Pada kenyataannya, kebanyakan masyarakat mendapatkan informasi tentang penggunaan obat bebas hanya dari keluarga, pelayan toko atau warung maupun dari iklan. Selain itu, masyarakat biasanya cenderung melakukan percobaan terhadap obat yang belum pernah dipakainya. Ditambah lagi banyak pasien yang tidak menghargai atau merasa tidak perlu mendapatkan bantuan dokter atau apoteker dalam memilih obat tanpa resep (Schwartz dan Isetts, 2000). Hal tersebut diatas menyebabkan terjadinya penggunasalahan obat yang berdampak negatif bagi pasien (Donatus, 1997).

Apoteker adalah profesi yang berada di garis depan dalam sistem pelayanan kesehatan yang diwajibkan untuk membantu pasien dalam memilih alternatif yang dibutuhkan untuk mengatasi kondisinya (Anonim, 1990). Apoteker dapat menyarankan salah satu dari tiga alternatif pilihan berikut ini kepada pasien untuk mengatasi penyakitnya berdasarkan kondisi pasien pada saat itu:

1. memberikan saran non-farmakoterapi pada pasien jika memang dinilai tidak membutuhkan obat.

2. menyarankan swamedikasi kepada pasien dengan penyakit ringan yang membutuhkan obat.

3. merujuk pasien pada profesional kesehatan lain seperti dokter atau petugas laboratorium jika memang pasien membutuhkannya (Schwartz dan Isetts, 2000).

Institusi penting dalam pelayanan pengaturan obat kepada masyarakat adalah apotek.
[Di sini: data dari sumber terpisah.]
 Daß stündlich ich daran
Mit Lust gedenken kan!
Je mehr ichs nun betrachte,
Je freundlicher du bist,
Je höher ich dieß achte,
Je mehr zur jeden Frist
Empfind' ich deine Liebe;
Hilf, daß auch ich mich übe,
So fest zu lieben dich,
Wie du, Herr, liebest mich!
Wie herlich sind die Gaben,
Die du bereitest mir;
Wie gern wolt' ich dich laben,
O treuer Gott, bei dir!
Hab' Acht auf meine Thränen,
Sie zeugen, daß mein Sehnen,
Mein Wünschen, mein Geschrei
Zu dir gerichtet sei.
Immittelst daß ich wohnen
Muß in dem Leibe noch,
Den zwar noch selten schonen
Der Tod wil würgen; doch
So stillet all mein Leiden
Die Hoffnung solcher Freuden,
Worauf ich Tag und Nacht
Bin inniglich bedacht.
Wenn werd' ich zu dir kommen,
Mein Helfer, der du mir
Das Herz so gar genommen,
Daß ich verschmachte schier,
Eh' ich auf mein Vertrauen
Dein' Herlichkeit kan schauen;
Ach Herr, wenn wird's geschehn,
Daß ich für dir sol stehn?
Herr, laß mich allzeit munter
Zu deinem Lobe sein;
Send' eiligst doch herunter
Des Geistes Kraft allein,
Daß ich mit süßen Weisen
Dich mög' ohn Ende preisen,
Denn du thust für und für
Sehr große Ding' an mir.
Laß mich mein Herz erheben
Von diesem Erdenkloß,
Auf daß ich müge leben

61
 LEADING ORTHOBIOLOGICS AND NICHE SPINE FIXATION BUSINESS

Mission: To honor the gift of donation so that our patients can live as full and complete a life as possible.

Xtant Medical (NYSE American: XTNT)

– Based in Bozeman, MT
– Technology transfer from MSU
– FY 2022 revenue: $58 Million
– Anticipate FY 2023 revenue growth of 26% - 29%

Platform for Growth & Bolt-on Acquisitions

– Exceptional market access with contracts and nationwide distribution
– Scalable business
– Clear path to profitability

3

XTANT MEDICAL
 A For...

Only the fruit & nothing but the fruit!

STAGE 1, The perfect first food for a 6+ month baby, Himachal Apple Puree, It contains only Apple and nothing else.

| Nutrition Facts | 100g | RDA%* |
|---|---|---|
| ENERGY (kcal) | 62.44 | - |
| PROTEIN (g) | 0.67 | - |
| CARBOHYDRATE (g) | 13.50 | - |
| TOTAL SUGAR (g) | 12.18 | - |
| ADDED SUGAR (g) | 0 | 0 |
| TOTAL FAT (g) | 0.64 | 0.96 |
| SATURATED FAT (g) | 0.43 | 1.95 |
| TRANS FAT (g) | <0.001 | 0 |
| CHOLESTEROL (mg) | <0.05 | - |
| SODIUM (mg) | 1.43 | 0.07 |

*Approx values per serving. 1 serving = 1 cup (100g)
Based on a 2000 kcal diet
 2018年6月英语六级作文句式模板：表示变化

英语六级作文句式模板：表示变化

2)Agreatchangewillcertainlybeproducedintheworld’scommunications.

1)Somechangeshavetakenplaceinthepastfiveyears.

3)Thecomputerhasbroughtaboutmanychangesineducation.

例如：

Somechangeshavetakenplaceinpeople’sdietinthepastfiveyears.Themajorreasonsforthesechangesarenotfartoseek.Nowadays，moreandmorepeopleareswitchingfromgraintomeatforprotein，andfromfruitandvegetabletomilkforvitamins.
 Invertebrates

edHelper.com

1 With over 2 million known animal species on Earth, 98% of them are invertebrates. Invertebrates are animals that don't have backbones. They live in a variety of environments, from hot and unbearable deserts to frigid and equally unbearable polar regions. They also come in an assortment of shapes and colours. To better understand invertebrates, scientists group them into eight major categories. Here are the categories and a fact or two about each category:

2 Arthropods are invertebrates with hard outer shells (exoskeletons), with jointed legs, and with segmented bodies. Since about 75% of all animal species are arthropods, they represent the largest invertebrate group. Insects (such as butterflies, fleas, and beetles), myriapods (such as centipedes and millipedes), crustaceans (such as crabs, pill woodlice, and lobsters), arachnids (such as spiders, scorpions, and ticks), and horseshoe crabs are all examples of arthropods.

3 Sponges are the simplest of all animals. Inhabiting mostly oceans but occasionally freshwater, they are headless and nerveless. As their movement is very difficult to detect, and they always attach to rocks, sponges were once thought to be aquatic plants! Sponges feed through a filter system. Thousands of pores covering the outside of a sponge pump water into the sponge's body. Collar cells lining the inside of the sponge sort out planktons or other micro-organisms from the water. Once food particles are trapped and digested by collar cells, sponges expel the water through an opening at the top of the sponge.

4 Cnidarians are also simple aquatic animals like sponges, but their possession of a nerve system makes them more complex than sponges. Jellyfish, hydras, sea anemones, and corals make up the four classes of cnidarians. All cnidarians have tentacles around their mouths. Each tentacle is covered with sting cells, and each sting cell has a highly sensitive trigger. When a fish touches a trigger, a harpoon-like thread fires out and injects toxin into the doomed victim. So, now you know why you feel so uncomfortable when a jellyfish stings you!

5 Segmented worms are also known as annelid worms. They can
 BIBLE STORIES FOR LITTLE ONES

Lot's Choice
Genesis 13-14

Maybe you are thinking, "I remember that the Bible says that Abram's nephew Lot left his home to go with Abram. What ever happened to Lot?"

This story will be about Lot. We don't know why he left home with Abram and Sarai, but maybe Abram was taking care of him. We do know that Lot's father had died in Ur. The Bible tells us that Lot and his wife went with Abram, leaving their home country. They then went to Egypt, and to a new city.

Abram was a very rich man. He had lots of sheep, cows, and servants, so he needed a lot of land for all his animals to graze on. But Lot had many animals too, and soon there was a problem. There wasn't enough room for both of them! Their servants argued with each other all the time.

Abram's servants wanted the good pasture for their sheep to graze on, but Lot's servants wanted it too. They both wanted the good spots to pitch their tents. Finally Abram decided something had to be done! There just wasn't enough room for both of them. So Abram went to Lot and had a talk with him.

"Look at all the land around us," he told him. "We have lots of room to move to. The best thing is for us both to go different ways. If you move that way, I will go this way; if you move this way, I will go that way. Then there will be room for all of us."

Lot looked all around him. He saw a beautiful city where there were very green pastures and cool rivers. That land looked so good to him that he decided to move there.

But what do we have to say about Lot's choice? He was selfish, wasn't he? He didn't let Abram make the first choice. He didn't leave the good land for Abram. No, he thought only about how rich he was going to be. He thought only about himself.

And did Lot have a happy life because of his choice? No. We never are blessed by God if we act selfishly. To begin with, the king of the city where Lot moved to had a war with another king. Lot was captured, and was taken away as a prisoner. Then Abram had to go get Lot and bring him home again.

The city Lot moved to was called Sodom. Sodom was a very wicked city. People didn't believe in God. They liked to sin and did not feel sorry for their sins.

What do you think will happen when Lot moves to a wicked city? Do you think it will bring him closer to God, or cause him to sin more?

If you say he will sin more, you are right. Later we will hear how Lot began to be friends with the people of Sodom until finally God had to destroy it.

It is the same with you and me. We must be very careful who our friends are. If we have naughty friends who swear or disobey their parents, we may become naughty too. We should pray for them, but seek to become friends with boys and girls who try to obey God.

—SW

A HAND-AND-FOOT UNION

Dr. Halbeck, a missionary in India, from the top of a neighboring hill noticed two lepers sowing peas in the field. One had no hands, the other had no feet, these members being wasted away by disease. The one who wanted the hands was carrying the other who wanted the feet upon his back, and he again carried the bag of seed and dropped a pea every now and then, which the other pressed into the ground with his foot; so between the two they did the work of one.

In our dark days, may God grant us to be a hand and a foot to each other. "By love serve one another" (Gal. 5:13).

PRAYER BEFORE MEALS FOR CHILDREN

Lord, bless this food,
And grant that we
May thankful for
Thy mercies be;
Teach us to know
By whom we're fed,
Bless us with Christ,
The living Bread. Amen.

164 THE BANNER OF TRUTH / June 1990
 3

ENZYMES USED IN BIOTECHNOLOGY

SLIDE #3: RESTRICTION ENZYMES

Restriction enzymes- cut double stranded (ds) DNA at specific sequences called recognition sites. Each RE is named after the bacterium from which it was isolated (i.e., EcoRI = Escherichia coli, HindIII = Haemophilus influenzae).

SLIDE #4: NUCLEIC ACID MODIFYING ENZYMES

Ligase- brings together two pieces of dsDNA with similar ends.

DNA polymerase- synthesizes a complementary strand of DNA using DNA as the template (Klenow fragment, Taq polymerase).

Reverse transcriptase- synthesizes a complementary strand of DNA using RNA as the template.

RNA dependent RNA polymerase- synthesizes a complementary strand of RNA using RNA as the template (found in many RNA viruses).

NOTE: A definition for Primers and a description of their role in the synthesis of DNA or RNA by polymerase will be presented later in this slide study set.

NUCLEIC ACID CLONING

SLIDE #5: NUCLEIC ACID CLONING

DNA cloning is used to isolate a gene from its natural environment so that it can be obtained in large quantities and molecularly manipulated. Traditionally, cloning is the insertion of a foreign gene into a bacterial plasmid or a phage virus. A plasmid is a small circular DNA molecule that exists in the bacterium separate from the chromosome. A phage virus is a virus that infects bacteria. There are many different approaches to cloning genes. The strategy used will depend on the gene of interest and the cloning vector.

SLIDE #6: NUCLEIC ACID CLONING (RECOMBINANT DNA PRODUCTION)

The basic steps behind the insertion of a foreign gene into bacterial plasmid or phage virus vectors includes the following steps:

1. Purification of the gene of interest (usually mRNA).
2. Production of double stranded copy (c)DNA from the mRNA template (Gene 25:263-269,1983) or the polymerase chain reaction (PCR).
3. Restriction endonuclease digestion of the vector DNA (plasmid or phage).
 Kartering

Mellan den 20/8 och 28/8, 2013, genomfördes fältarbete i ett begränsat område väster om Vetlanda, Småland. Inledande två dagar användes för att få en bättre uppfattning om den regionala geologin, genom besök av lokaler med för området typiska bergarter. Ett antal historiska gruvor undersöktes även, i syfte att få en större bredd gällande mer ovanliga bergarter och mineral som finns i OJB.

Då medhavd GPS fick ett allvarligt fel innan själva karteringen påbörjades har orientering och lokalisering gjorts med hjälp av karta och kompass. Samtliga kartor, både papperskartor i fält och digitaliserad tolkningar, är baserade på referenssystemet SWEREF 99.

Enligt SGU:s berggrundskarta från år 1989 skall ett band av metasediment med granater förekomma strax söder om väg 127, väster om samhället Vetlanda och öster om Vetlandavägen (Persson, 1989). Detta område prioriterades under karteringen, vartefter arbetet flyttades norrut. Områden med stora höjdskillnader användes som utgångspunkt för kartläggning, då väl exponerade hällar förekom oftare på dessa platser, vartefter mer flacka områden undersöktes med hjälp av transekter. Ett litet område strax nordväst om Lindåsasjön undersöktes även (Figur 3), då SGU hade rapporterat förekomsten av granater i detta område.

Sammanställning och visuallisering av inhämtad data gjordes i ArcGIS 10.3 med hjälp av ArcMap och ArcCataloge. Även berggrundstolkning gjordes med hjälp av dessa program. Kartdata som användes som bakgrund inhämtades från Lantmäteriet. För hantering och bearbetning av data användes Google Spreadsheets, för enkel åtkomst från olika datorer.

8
Apotek merupakan tempat dilakukannya pekerjaan kefarmasian dan penyaluran sediaan farmasi serta perbekalan kesehatan lainnya kepada masyarakat. Pekerjaan kefarmasian adalah pembuatan termasuk pengendalian mutu sediaan farmasi, pengamanan, pengadaan, penyimpanan dan penyaluran obat, pelayanan atas resep dokter, pelayanan informasi obat dan pengembangan obat (Widodo, 2004).

Apotek memberikan pelayanan khusus bagi konsumen, antara lain kesempatan berkonsultasi dengan apoteker untuk mendapatkan informasi perlu tidaknya seseorang memeriksakan penyakitnya ke dokter atau cukup hanya dengan menggunakan obat tanpa resep, obat wajib apotek atau bahkan tanpa obat.

22

Pelayanan informasi obat yang dibutuhkan oleh konsumen antara lain mengenai indikasi, kontraindikasi, efek samping, dosis dan aturan pakai, peringatan penggunaan obat, harga obat serta informasi mengenai pilihan obat yang tepat bagi konsumen. Apotek juga memberikan kesempatan kepada konsumen untuk berkonsultasi apabila ada keluhan atau efek yang timbul setelah pengggunaan obat tertentu (Widodo, 2004).